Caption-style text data
* * * * * * *

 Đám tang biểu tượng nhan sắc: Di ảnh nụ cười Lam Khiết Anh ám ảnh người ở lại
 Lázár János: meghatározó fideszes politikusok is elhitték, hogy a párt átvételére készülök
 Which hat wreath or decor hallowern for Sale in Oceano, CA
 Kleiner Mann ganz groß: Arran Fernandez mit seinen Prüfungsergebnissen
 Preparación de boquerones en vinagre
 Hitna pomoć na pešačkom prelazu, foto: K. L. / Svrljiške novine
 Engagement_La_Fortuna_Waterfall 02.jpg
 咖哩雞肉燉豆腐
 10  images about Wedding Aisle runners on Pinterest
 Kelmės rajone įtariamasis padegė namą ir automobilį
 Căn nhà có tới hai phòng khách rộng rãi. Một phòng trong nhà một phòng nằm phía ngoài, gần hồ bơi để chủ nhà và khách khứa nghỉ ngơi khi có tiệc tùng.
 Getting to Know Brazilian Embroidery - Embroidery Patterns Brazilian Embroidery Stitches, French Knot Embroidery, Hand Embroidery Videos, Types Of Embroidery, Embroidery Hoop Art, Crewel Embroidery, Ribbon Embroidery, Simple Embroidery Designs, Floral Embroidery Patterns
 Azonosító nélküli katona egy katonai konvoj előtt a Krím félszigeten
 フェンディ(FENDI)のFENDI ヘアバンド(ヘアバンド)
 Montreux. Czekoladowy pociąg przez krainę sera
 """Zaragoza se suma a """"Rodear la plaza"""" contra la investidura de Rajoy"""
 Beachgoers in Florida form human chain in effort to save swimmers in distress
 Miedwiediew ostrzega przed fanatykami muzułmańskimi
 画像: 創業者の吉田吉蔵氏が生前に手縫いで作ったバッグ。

* * * * * * *

Nothing should be altered. Set down all the data again.

**Worked solution:**
 Đám tang biểu tượng nhan sắc: Di ảnh nụ cười Lam Khiết Anh ám ảnh người ở lại
 Lázár János: meghatározó fideszes politikusok is elhitték, hogy a párt átvételére készülök
 Which hat wreath or decor hallowern for Sale in Oceano, CA
 Kleiner Mann ganz groß: Arran Fernandez mit seinen Prüfungsergebnissen
 Preparación de boquerones en vinagre
 Hitna pomoć na pešačkom prelazu, foto: K. L. / Svrljiške novine
 Engagement_La_Fortuna_Waterfall 02.jpg
 咖哩雞肉燉豆腐
 10  images about Wedding Aisle runners on Pinterest
 Kelmės rajone įtariamasis padegė namą ir automobilį
 Căn nhà có tới hai phòng khách rộng rãi. Một phòng trong nhà một phòng nằm phía ngoài, gần hồ bơi để chủ nhà và khách khứa nghỉ ngơi khi có tiệc tùng.
 Getting to Know Brazilian Embroidery - Embroidery Patterns Brazilian Embroidery Stitches, French Knot Embroidery, Hand Embroidery Videos, Types Of Embroidery, Embroidery Hoop Art, Crewel Embroidery, Ribbon Embroidery, Simple Embroidery Designs, Floral Embroidery Patterns
 Azonosító nélküli katona egy katonai konvoj előtt a Krím félszigeten
 フェンディ(FENDI)のFENDI ヘアバンド(ヘアバンド)
 Montreux. Czekoladowy pociąg przez krainę sera
 """Zaragoza se suma a """"Rodear la plaza"""" contra la investidura de Rajoy"""
 Beachgoers in Florida form human chain in effort to save swimmers in distress
 Miedwiediew ostrzega przed fanatykami muzułmańskimi
 画像: 創業者の吉田吉蔵氏が生前に手縫いで作ったバッグ。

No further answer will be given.